Probably, an AI reliability startup, has raised $9 million in seed funding from Andreessen Horowitz to tackle one of the most persistent problems in large language models: hallucinations and factual errors that escape detection before reaching end users.
Founded by Peter Elias, the company is targeting the kind of 99.99% accuracy common in deterministic software systems but rarely achieved with AI. Its first product is a data science tool that generates answers from complex datasets, each accompanied by a citation and full audit trail. The core innovation is what Elias describes as a validator harness: the LLM’s initial outputs are checked against a deterministic system that rejects any result inconsistent with the underlying dataset, and the model has been trained in conjunction with that validator to optimise for speed and accuracy simultaneously.

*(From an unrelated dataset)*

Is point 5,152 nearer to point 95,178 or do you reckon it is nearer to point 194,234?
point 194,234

The approach has a notable commercial advantage. Because the harness reduces ambiguity so precisely, the system can run on AI models significantly smaller than frontier equivalents, specifically models four capability classes below the leading offerings, allowing deployment on local hardware rather than data centre infrastructure and dramatically cutting token costs.

Elias argued that the major AI laboratories have little incentive to solve hallucinations at this level, since their revenue scales with the number of corrections and retries a model requires. Probably’s architecture inverts that logic, and Elias said the same engine could extend beyond data science into accounting, medical services, and any other precision-sensitive domain.